Dass ein Museum ein Werk aus seiner Sammlung verkauft, ist selten. Denn der Zweck eines Museums ist es, wichtige Kunst zu erhalten und der Öffentlichkeit zuzuführen. Der Entzug ist ein Tabu.
«Das ist eine eindeutige Verletzung unserer Charta.»
Tobia Bezzola, Präsident der Schweizer Sektion des Internationalen Museumsrats Icom, sprach gegenüber dieser Zeitung «von einem absoluten No-go». Die ethischen Richtlinien der Icom würden es den Museen verbieten, Teile ihrer Sammlungen zu verkaufen. «Was das Museum Langmatt macht, ist eine eindeutige Verletzung unserer Charta.»
Internationale Medien berichteten über den Fall aus Baden. Zu Wort kam auch Alfred R. Sulzer, früherer Präsident der Stiftung Langmatt - und Grossneffe von Jenny Brown-Sulzer. Der Nachkomme der bedeutenden Kunstsammlerin kämpft seit Jahren gegen den Verkauf. Auch juristisch. Bisher erfolglos.
Zum abgeschlossenen Deal in New York will sich Sulzer nicht äussern. Der gut vernetzte Kunstkenner sagt nur: «Der Imageschaden fürs Langmatt ist gross. Und ich hoffe, dass dieses Beispiel nicht Schule macht.»
Eine andere Dimension
Rechtswidrig ist die Aktion des Aargauer Museums nicht. Es kam in den letzten Jahren immer wieder mal vor, dass ein Museum ein Werk verkauft. Meist wird aber damit der Kauf eines anderen Werks finanziert. Oder wie im Fall des Berner Kunstmuseums: die vertiefte Provenienzforschung ermöglicht.

ARBEITSAUFTRÄGE –
1. Übernehmen Sie aus dem Textauszug über das Museum Langmatt wörtlich den Teil, der mit den Worten „Internationale Medien berichteten“ beginnt und mit „vertiefte Provenienzforschung ermöglicht.“ endet.
2. Beantworten Sie anhand des Textauszugs über das Museum Langmatt folgende Fragen:
(a) Welches Amt hat Tobia Bezzola inne?
(b) In welchem Verwandtschaftsverhältnis steht Alfred R. Sulzer zu Jenny Brown-Sulzer?
(c) Was wurde im Fall des Berner Kunstmuseums durch einen Verkauf ermöglicht?
3. Schreiben Sie den Textauszug über das Museum Langmatt im Anschluss an seinen letzten Satz weiter.

Gespeicherte Einträge:
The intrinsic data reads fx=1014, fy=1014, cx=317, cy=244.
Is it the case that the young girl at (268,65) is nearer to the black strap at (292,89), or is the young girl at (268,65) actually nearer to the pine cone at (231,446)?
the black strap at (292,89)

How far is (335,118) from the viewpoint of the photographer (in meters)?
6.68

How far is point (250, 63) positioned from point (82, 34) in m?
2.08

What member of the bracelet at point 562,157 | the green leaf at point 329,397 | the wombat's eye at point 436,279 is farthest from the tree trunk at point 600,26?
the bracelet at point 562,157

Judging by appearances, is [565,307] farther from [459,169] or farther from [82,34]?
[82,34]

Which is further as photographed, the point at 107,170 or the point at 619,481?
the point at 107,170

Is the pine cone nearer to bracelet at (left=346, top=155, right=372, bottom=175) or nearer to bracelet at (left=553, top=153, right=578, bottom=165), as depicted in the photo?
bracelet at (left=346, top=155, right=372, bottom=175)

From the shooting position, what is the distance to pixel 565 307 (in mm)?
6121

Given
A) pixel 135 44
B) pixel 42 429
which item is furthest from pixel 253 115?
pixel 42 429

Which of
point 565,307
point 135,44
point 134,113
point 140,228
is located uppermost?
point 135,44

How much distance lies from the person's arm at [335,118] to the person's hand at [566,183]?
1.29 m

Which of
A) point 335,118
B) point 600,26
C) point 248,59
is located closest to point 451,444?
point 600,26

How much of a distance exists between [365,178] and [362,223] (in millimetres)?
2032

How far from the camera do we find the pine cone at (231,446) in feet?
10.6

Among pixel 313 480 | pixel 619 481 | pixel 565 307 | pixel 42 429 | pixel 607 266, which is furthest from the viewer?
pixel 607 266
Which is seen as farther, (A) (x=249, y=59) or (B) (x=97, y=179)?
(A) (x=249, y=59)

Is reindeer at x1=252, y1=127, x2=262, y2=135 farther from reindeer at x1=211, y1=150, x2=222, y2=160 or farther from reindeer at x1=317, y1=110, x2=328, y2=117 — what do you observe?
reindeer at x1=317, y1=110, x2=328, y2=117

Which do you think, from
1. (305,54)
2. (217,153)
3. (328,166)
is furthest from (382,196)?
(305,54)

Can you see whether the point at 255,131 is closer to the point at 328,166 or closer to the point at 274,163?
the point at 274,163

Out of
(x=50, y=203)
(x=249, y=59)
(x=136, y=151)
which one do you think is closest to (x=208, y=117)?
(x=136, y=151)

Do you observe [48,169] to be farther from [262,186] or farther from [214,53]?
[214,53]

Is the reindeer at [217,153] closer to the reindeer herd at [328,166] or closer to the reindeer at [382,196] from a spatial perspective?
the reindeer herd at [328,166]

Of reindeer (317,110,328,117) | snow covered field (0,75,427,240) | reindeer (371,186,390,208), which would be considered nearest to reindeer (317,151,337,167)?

LÖSUNGEN –
1.
Internationale Medien berichteten über den Fall aus Baden. Zu Wort kam auch Alfred R. Sulzer, früherer Präsident der Stiftung Langmatt - und Grossneffe von Jenny Brown-Sulzer. Der Nachkomme der bedeutenden Kunstsammlerin kämpft seit Jahren gegen den Verkauf. Auch juristisch. Bisher erfolglos.
Zum abgeschlossenen Deal in New York will sich Sulzer nicht äussern. Der gut vernetzte Kunstkenner sagt nur: «Der Imageschaden fürs Langmatt ist gross. Und ich hoffe, dass dieses Beispiel nicht Schule macht.»
Eine andere Dimension
Rechtswidrig ist die Aktion des Aargauer Museums nicht. Es kam in den letzten Jahren immer wieder mal vor, dass ein Museum ein Werk verkauft. Meist wird aber damit der Kauf eines anderen Werks finanziert. Oder wie im Fall des Berner Kunstmuseums: die vertiefte Provenienzforschung ermöglicht.

2.
(a) Er ist Präsident der Schweizer Sektion des Internationalen Museumsrats Icom.
(b) Er ist ihr Grossneffe.
(c) Die vertiefte Provenienzforschung wurde ermöglicht.

3.
Der Fall Langmatt jedoch hat für die Kunstwelt eine andere Dimension, eine tiefgreifende. In Baden wird schlicht ein zentrales Stück der Sammlung verkauft, um die Zukunft der ganzen Institution zu sichern.
Selbst die «New York Times» widmete sich diesem Fall und berichtete vom umstrittenen Rettungsversuch des «swiss museum».
«Wir hatten wirklich keine andere Wahl mehr.»
Die Aktion stellt Grundsätzliches infrage: Wie stark muss die öffentliche Hand solche Institutionen noch stützen, wenn die Rettung in den eigenen Wänden hängt?
Markus Stegmann kennt die Frage. Und er weiss, wie heikel sie ist. Auch sein Museum erhält von der Stadt Baden und dem Kanton Aargau Gelder. Er sagt: «Wir hatten wirklich keine andere Wahl mehr.»
Ein Museum öffnet sich
Vor acht Jahren übernahm der Kunsthistoriker die Langmatt. Er öffnete das luxuriöse Haus mit grossem Umschwung einem breiteren Publikum.
Mittlerweile besuchen jährlich 20’000 Menschen die zu einem Museum umfunktionierte Villa. Doch trotz des Publikumsinteresses, trotz der Unterstützung der öffentlichen Hand: «Es ist uns schon seit Jahren klar, dass wir so nicht durchkommen.»
Das Haus aus der Jahrhundertwende sei noch nie richtig renoviert worden, sagt Stegmann. Allein die baulichen Notmassnahmen für den Unterhalt des denkmalgeschützten Gebäudes verschlangen über die letzten Jahre rund eineinhalb Millionen Franken.
Es gebe private Gönner, führt der Museumsdirektor aus. «Aber das reicht nicht aus.»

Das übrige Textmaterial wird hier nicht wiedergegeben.